Source : Le Monde

Impunité

Pour échapper à la justice française, Syngenta fait disparaître une de ses filiales

La firme semencière suisse Syngenta était poursuivie en France pour une affaire d’enfouissement de quatre tonnes de semences périmées toxiques. Mais elle n’a eu qu’à dissoudre la filiale incriminée pour échapper à la justice. Une nouvelle illustration, particulièrement cynique, du « voile juridique » qui permet aux multinationales de ne pas être mises en cause pour les méfaits dont elles se rendent coupables via des filiales.

Tout ça pour ça. Il semble en effet que personne ne paiera quoi que ce soit dans l’affaire des semences périmées en partie enrobées d’insecticides neurotoxiques que juge le tribunal correctionnel de Paris depuis mardi 18 octobre. Mercredi, le ministère public a requis une amende de 10 000 euros avec sursis à l’encontre de Bernard Béteille, l’exploitant agricole du Lot-et-Garonne qui a enfoui pendant quatre ans des tonnes de ces déchets dangereux pour l’environnement à la demande de Syngenta, qui voulait s’en débarrasser à bon prix.
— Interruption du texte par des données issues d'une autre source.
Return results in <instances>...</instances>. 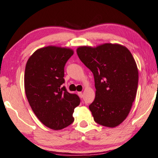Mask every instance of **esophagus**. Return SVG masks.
Returning a JSON list of instances; mask_svg holds the SVG:
<instances>
[{"mask_svg":"<svg viewBox=\"0 0 158 158\" xmlns=\"http://www.w3.org/2000/svg\"><path fill=\"white\" fill-rule=\"evenodd\" d=\"M78 93V95H79L80 97H81V98H82V97H83L82 92H78V93Z\"/></svg>","mask_w":158,"mask_h":158,"instance_id":"1","label":"esophagus"}]
</instances>
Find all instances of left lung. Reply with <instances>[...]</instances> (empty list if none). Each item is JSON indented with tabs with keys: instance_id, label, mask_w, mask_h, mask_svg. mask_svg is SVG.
I'll return each instance as SVG.
<instances>
[{
	"instance_id": "1",
	"label": "left lung",
	"mask_w": 158,
	"mask_h": 158,
	"mask_svg": "<svg viewBox=\"0 0 158 158\" xmlns=\"http://www.w3.org/2000/svg\"><path fill=\"white\" fill-rule=\"evenodd\" d=\"M77 53L93 73L95 98L89 106L94 122L113 128L127 118L136 97L138 70L133 55L119 44L81 46Z\"/></svg>"
}]
</instances>
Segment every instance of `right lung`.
Segmentation results:
<instances>
[{"instance_id":"obj_1","label":"right lung","mask_w":158,"mask_h":158,"mask_svg":"<svg viewBox=\"0 0 158 158\" xmlns=\"http://www.w3.org/2000/svg\"><path fill=\"white\" fill-rule=\"evenodd\" d=\"M74 52L70 48L48 46L34 52L25 66L24 85L34 114L45 127L61 130L74 122V109L80 104L76 94L68 93L64 67Z\"/></svg>"}]
</instances>
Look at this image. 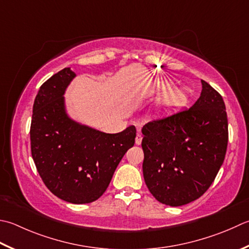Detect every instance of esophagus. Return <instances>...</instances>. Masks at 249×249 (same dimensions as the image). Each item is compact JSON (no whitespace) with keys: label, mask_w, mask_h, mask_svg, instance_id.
<instances>
[{"label":"esophagus","mask_w":249,"mask_h":249,"mask_svg":"<svg viewBox=\"0 0 249 249\" xmlns=\"http://www.w3.org/2000/svg\"><path fill=\"white\" fill-rule=\"evenodd\" d=\"M141 141H142V136H141L140 134H137V136H136V139H135V143L139 145V144H141Z\"/></svg>","instance_id":"1"}]
</instances>
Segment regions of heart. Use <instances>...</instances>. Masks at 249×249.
<instances>
[{"label":"heart","instance_id":"1","mask_svg":"<svg viewBox=\"0 0 249 249\" xmlns=\"http://www.w3.org/2000/svg\"><path fill=\"white\" fill-rule=\"evenodd\" d=\"M170 84H172V82L168 80H158L154 82L152 86V89L154 91L165 90L164 94L155 102V108L159 111H167L175 108L183 100L184 96H186V92L180 87H172V89L168 90L167 89L170 86Z\"/></svg>","mask_w":249,"mask_h":249}]
</instances>
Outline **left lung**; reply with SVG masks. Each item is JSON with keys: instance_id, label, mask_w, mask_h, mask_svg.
Masks as SVG:
<instances>
[{"instance_id": "8db88e82", "label": "left lung", "mask_w": 249, "mask_h": 249, "mask_svg": "<svg viewBox=\"0 0 249 249\" xmlns=\"http://www.w3.org/2000/svg\"><path fill=\"white\" fill-rule=\"evenodd\" d=\"M201 82V96L192 107L150 121L141 129L145 184L168 206L186 205L202 196L225 160V102L208 83Z\"/></svg>"}]
</instances>
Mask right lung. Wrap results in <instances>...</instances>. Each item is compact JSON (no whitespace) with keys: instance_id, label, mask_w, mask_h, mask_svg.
I'll use <instances>...</instances> for the list:
<instances>
[{"instance_id":"1","label":"right lung","mask_w":249,"mask_h":249,"mask_svg":"<svg viewBox=\"0 0 249 249\" xmlns=\"http://www.w3.org/2000/svg\"><path fill=\"white\" fill-rule=\"evenodd\" d=\"M75 76L68 67L40 87L33 105L31 153L53 194L72 204H86L105 193L122 158L135 143L136 127L106 134L73 120L65 94Z\"/></svg>"}]
</instances>
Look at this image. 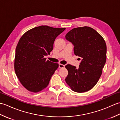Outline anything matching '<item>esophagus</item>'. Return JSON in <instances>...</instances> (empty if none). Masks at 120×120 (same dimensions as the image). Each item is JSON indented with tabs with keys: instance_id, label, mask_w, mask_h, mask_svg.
Wrapping results in <instances>:
<instances>
[{
	"instance_id": "1",
	"label": "esophagus",
	"mask_w": 120,
	"mask_h": 120,
	"mask_svg": "<svg viewBox=\"0 0 120 120\" xmlns=\"http://www.w3.org/2000/svg\"><path fill=\"white\" fill-rule=\"evenodd\" d=\"M64 67H65L64 65L62 64H59V68H64Z\"/></svg>"
}]
</instances>
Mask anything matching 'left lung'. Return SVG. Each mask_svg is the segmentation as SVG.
<instances>
[{"instance_id": "left-lung-1", "label": "left lung", "mask_w": 120, "mask_h": 120, "mask_svg": "<svg viewBox=\"0 0 120 120\" xmlns=\"http://www.w3.org/2000/svg\"><path fill=\"white\" fill-rule=\"evenodd\" d=\"M65 38L72 43L75 55L81 60L78 68L71 64L65 65L68 72L66 82L76 92L88 91L98 82L105 64V40L94 29L86 26L72 29Z\"/></svg>"}]
</instances>
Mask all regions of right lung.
<instances>
[{
  "instance_id": "obj_1",
  "label": "right lung",
  "mask_w": 120,
  "mask_h": 120,
  "mask_svg": "<svg viewBox=\"0 0 120 120\" xmlns=\"http://www.w3.org/2000/svg\"><path fill=\"white\" fill-rule=\"evenodd\" d=\"M65 29L40 26L28 30L21 38L15 50L14 69L27 90L38 92L49 84L59 64L44 57L50 55L56 38Z\"/></svg>"
}]
</instances>
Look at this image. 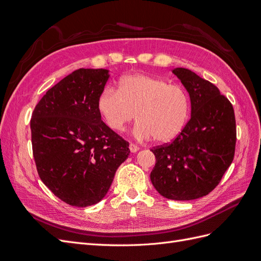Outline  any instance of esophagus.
<instances>
[{"instance_id": "34e87169", "label": "esophagus", "mask_w": 261, "mask_h": 261, "mask_svg": "<svg viewBox=\"0 0 261 261\" xmlns=\"http://www.w3.org/2000/svg\"><path fill=\"white\" fill-rule=\"evenodd\" d=\"M129 150H130L133 153H135V152H137L138 150H139V147L137 145H135V144H129Z\"/></svg>"}]
</instances>
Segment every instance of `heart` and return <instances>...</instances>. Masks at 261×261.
I'll return each mask as SVG.
<instances>
[{
    "instance_id": "obj_1",
    "label": "heart",
    "mask_w": 261,
    "mask_h": 261,
    "mask_svg": "<svg viewBox=\"0 0 261 261\" xmlns=\"http://www.w3.org/2000/svg\"><path fill=\"white\" fill-rule=\"evenodd\" d=\"M97 109L108 127L122 132L134 118L138 139L168 143L184 128L189 114V98L183 87L160 77L133 74L122 77L117 90L106 87L99 94Z\"/></svg>"
}]
</instances>
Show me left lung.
Returning <instances> with one entry per match:
<instances>
[{
	"mask_svg": "<svg viewBox=\"0 0 261 261\" xmlns=\"http://www.w3.org/2000/svg\"><path fill=\"white\" fill-rule=\"evenodd\" d=\"M173 73L189 93L192 116L172 143L151 149L150 179L165 198L193 200L212 192L233 161L234 109L218 87L192 70L177 67Z\"/></svg>",
	"mask_w": 261,
	"mask_h": 261,
	"instance_id": "left-lung-1",
	"label": "left lung"
}]
</instances>
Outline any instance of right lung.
I'll return each instance as SVG.
<instances>
[{
  "mask_svg": "<svg viewBox=\"0 0 261 261\" xmlns=\"http://www.w3.org/2000/svg\"><path fill=\"white\" fill-rule=\"evenodd\" d=\"M108 69L80 68L50 88L30 120L31 144L43 184L70 206L99 202L129 144L102 122L97 100Z\"/></svg>",
  "mask_w": 261,
  "mask_h": 261,
  "instance_id": "1",
  "label": "right lung"
}]
</instances>
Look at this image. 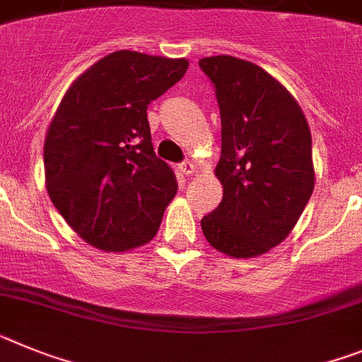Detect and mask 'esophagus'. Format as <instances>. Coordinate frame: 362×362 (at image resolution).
Listing matches in <instances>:
<instances>
[{
	"mask_svg": "<svg viewBox=\"0 0 362 362\" xmlns=\"http://www.w3.org/2000/svg\"><path fill=\"white\" fill-rule=\"evenodd\" d=\"M180 171L184 173L185 177H189V175H193V173H197V168H194V163L184 162V163H180Z\"/></svg>",
	"mask_w": 362,
	"mask_h": 362,
	"instance_id": "esophagus-1",
	"label": "esophagus"
}]
</instances>
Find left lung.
Segmentation results:
<instances>
[{
    "instance_id": "obj_1",
    "label": "left lung",
    "mask_w": 362,
    "mask_h": 362,
    "mask_svg": "<svg viewBox=\"0 0 362 362\" xmlns=\"http://www.w3.org/2000/svg\"><path fill=\"white\" fill-rule=\"evenodd\" d=\"M199 65L216 89L222 151L215 177L224 189L200 226L216 251L253 259L291 233L312 197L310 125L290 90L259 65L226 54Z\"/></svg>"
}]
</instances>
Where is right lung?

Pourtant le groupe suisse n’aura vraisemblablement pas à répondre de ses pratiques. « Vous aurez compris que votre tribunal ne pourra pas se prononcer à son encontre, a lancé la procureure, Aude Le Guilchner, à l’adresse des juges. Vous pourrez juste constater la disparition de sa filiale qui est extrêmement impliquée, une disparition tout de même troublante qui continue d’interpeller le ministère public… »

La veille, à l’ouverture de l’audience, l’avocate de Syngenta, Sylvie Moreau Bloch, était passée prévenir « par courtoisie » qu’elle ne plaiderait pas, n’assisterait pas non plus aux débats puisque son client n’existait plus. Pour échapper aux poursuites, la firme a en effet dissous sa filiale Syngenta Seeds Holding, dont elle était l’unique actionnaire. Elle l’a fait le 21 novembre 2011, cinq jours après avoir appris que celle-ci était renvoyée devant le tribunal correctionnel de Paris.